### Consigne
Extrayez, s'il vous plaît, du compte rendu sur la dépression ci-dessous le passage qui s'ouvre sur les mots « Impossible de mobiliser » et se clôt sur « un désir singulier. », recopié mot pour mot.

### Texte étudié
************

Bien entendu le concept de forclusion est central, mais Roland Chemama fait l’hypothèse d’une pluralité de courants psychiques chez un même sujet séparant ainsi la forclusion du phallus et celle du Nom-du-Père faisant référence aux deux temps du déni chez le fétichiste ; le social montrant l’exemple par le maintien d’exigences normatives tout en discréditant le père réel.
Abrégeons maintenant que je vous ai donné envie (j’espère) de lire ce livre au style si dynamique et, comment dire ?, qui permet de penser et de travailler ainsi que je le disais d’entrée.
Impossible de mobiliser et de jouer des registres de la présence et de l’absence avec les sujets dépressifs qui "ne peuvent renoncer à être ce qu’ils ne sont pas assurés d’avoir jamais été". Quand Lacan dans le Discours de Rome répartit les différents domaines de la clinique en fonction des rapports de la parole et du langage, il présente, nous rappelle Roland Chemama, sur un même plan trois champs : la folie avec la psychose "où la parole du sujet a renoncé à se faire reconnaître" ; la névrose où "ce que le sujet n’a pu signifier revient sous forme de symptôme" conçu comme un signifiant articulé à d’autres ; et enfin "un sujet qui perd son sens dans les objectivations scientifiques" ce qui déterminerait une clinique sociale aujourd’hui si répandue. Quelles responsabilités pour l’analyste qui participe du discours de la science et faire qu’un sujet investisse un désir singulier.
Kafka, Hamlet, Hans, autant d’exemples pour Roland Chemama posant la question de l’acte dans un monde de "phobie généralisée", acte qui suppose un franchissement donc un risque valable aussi bien pour l’analyste qui lui-même doit tenir comme une position de clivage.
Concluons en remerciant Roland Chemama d’abord par l’actualité des derniers chapitres qui concernent la perversion ou ce que l’on appelle la version vers le père en rapport avec la clinique avec les enfants et les questions de la pédophilie : "s’il y a déclin aujourd’hui du père symbolique, c’est un père imaginaire plus ou moins terrible, qui peut venir à la place même où il a disparu" ; en le remerciant du plaisir que nous avons eu à le lire et en rappelant l’universalité de cette question de la dépression : "ce qu’on appelle dépression n’est en quelque sorte, qu’une forme accentuée, pathologique, d’un état de détresse dont chacun de nous a dû se prémunir".

************

### Données de raisonnement sur des graphiques de diapositives
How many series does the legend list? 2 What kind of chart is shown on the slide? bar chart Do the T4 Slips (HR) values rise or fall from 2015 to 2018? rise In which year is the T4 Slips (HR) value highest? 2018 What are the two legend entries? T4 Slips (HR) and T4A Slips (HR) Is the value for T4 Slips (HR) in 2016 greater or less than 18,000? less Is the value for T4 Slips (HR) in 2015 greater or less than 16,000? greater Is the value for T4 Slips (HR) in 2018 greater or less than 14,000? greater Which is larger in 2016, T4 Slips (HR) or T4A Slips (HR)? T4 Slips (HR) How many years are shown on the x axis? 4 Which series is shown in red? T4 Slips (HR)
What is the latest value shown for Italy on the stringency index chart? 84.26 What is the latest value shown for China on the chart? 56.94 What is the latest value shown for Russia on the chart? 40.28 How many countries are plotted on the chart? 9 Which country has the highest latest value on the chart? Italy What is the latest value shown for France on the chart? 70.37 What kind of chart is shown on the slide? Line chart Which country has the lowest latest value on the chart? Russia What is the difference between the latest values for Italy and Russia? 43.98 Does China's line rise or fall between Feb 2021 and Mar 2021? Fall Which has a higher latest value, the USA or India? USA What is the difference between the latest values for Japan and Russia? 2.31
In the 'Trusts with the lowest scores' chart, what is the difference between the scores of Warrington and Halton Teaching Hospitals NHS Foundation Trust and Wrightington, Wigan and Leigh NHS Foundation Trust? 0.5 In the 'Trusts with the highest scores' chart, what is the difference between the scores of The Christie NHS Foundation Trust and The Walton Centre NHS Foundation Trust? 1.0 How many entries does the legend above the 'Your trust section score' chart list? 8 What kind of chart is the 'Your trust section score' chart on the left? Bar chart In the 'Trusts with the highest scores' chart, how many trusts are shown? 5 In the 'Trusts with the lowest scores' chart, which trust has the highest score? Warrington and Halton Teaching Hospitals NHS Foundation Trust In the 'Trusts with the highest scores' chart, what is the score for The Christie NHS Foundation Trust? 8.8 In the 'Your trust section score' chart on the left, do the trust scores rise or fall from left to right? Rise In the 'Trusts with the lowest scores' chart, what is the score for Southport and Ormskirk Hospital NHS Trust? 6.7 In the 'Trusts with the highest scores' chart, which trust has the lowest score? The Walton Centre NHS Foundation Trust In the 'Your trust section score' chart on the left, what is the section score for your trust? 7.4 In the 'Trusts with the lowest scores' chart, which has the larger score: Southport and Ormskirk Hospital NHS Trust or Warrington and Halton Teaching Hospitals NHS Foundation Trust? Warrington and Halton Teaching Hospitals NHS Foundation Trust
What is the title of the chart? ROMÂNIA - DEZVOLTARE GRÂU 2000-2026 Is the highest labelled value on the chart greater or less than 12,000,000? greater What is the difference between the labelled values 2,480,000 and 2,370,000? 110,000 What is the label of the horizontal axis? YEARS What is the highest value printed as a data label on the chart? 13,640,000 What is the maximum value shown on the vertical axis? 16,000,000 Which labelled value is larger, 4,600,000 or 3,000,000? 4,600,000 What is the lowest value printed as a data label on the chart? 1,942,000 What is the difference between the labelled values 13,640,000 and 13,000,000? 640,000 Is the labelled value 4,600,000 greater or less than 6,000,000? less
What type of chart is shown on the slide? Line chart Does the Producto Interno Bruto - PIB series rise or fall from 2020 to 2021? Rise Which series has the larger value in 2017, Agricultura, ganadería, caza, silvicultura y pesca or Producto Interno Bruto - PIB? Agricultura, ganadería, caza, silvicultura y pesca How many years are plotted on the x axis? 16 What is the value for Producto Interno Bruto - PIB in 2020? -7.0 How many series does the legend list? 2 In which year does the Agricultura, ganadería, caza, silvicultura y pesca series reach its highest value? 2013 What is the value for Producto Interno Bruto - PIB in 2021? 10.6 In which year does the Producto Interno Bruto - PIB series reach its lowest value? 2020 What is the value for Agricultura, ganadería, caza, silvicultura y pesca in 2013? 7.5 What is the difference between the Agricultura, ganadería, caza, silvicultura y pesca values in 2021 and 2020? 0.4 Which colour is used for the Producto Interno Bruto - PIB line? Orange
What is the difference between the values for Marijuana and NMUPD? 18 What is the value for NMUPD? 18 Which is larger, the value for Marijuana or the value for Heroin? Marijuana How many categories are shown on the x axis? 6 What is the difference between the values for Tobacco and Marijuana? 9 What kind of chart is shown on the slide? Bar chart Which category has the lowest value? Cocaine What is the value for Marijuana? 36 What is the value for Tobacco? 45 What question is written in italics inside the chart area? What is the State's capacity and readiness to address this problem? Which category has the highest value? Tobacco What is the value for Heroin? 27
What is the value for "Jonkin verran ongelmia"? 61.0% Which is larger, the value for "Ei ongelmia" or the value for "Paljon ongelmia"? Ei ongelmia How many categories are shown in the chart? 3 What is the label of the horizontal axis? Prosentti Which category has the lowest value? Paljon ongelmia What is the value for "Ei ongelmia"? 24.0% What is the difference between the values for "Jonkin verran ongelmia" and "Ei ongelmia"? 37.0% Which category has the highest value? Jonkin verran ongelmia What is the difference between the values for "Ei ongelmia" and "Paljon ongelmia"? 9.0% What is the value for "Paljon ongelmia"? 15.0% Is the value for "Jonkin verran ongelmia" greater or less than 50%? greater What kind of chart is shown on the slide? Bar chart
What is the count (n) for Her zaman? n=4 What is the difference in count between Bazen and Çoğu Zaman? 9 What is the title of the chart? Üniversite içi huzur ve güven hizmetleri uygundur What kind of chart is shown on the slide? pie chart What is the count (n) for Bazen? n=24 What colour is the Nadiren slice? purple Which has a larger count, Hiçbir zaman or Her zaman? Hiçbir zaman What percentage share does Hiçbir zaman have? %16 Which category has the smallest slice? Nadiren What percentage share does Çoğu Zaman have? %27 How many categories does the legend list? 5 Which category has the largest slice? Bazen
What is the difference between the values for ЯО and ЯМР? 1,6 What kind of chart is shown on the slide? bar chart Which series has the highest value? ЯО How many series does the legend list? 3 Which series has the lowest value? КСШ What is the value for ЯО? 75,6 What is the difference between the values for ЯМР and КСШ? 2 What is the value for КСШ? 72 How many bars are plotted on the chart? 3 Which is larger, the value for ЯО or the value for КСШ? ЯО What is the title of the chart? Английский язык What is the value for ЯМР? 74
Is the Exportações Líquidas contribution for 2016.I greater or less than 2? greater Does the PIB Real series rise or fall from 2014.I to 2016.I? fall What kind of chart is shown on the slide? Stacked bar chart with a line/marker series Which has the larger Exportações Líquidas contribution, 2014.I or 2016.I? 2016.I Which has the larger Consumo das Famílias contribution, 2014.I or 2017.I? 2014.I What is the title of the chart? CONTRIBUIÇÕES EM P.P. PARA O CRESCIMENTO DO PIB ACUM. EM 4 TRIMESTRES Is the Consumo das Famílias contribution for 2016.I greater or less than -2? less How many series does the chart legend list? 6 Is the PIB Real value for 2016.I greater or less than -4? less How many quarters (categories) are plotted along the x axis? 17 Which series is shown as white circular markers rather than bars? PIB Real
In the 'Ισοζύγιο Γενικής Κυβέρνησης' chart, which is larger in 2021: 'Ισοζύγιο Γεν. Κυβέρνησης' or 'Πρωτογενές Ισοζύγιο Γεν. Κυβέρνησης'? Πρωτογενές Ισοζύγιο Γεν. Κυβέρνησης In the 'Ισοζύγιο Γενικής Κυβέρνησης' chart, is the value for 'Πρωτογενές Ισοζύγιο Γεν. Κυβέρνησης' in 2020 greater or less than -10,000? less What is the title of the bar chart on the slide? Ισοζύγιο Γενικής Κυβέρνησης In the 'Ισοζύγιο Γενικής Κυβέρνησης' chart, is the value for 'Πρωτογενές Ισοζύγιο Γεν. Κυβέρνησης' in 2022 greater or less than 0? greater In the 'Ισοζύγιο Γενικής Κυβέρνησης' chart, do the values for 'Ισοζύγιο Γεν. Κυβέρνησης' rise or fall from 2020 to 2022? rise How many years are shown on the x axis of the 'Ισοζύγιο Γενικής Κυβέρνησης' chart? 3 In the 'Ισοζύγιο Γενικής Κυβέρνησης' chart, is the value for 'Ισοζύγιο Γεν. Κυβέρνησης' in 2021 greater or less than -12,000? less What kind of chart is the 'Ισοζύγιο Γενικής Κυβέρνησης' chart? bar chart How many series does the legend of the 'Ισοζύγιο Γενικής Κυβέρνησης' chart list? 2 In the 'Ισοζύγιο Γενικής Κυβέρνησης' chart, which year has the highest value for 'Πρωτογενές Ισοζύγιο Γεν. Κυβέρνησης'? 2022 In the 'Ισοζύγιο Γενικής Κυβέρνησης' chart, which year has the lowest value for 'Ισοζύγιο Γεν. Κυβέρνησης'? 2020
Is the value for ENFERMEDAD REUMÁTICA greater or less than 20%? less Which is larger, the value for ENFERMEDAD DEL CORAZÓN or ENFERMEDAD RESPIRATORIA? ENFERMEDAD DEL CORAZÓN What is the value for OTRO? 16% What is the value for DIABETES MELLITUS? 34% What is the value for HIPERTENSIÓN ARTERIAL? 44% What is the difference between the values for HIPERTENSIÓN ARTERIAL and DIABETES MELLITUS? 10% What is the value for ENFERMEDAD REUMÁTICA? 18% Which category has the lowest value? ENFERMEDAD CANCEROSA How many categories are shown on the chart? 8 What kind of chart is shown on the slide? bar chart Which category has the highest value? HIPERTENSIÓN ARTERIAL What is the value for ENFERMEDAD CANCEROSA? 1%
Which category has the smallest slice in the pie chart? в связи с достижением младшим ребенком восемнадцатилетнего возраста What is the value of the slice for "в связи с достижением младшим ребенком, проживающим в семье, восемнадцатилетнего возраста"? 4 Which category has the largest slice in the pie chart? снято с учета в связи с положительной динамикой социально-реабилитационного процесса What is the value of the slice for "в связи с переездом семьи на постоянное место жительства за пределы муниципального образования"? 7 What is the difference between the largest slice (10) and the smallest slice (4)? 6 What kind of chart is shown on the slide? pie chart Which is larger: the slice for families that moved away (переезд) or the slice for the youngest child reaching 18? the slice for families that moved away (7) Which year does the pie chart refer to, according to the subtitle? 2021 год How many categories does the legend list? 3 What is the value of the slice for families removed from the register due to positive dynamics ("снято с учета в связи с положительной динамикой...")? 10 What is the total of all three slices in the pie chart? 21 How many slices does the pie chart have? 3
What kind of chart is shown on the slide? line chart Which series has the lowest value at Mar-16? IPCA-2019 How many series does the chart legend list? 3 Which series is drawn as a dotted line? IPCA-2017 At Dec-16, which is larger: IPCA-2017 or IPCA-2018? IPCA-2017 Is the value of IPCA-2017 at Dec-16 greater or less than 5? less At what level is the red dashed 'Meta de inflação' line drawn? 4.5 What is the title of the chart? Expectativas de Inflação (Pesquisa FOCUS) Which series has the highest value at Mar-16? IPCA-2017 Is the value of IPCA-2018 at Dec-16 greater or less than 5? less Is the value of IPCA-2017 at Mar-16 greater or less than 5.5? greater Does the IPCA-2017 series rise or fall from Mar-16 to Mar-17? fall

************

### Réponse
Impossible de mobiliser et de jouer des registres de la présence et de l’absence avec les sujets dépressifs qui "ne peuvent renoncer à être ce qu’ils ne sont pas assurés d’avoir jamais été". Quand Lacan dans le Discours de Rome répartit les différents domaines de la clinique en fonction des rapports de la parole et du langage, il présente, nous rappelle Roland Chemama, sur un même plan trois champs : la folie avec la psychose "où la parole du sujet a renoncé à se faire reconnaître" ; la névrose où "ce que le sujet n’a pu signifier revient sous forme de symptôme" conçu comme un signifiant articulé à d’autres ; et enfin "un sujet qui perd son sens dans les objectivations scientifiques" ce qui déterminerait une clinique sociale aujourd’hui si répandue. Quelles responsabilités pour l’analyste qui participe du discours de la science et faire qu’un sujet investisse un désir singulier.